The data below:

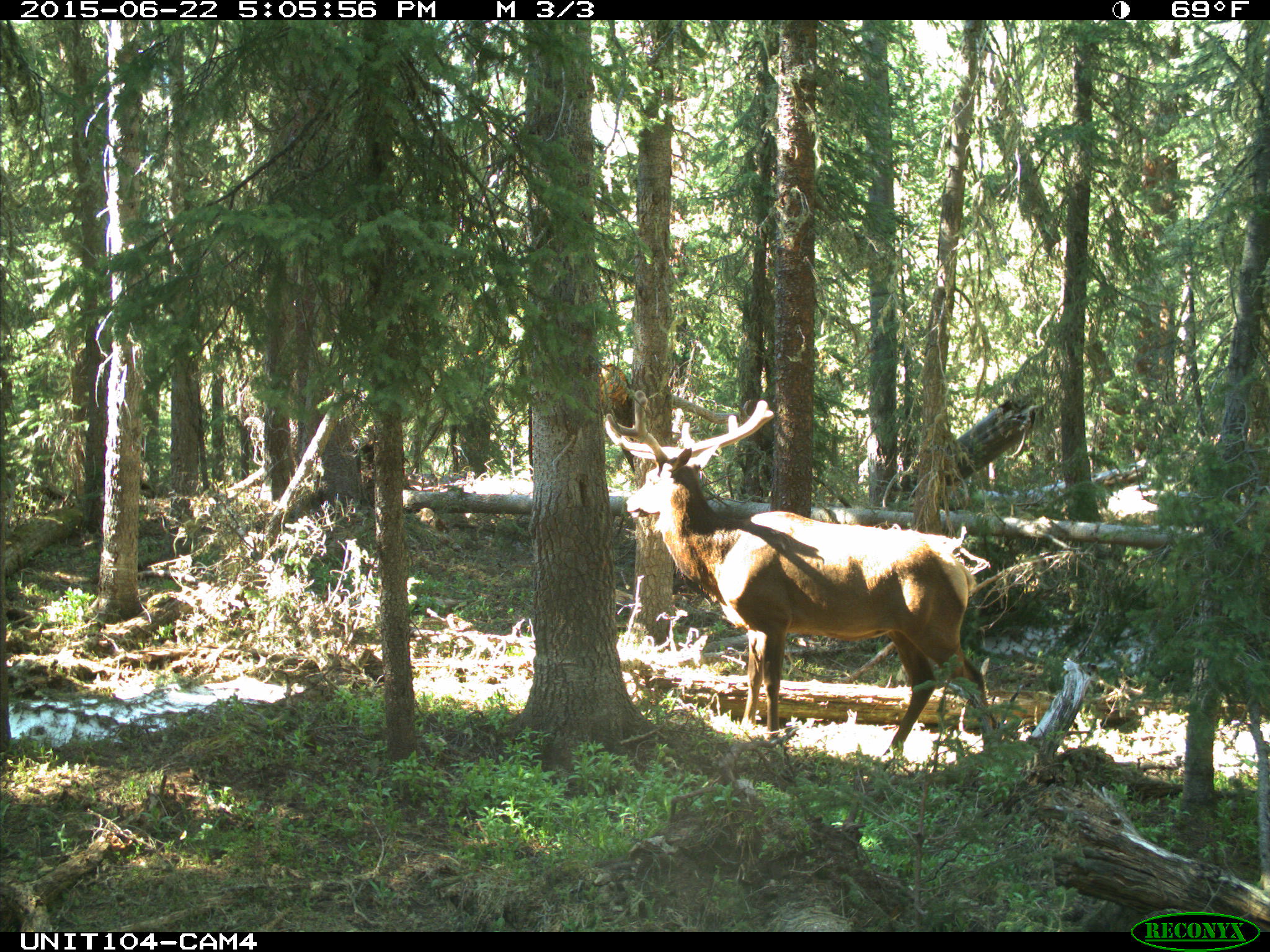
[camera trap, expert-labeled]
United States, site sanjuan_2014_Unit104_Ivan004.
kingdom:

End of The data.

What the task asks: Write out every line of the listing exactly as written, and leave the pictures out.

Reply to the task:
[camera trap, expert-labeled]
United States, site sanjuan_2014_Unit104_Ivan004.
kingdom:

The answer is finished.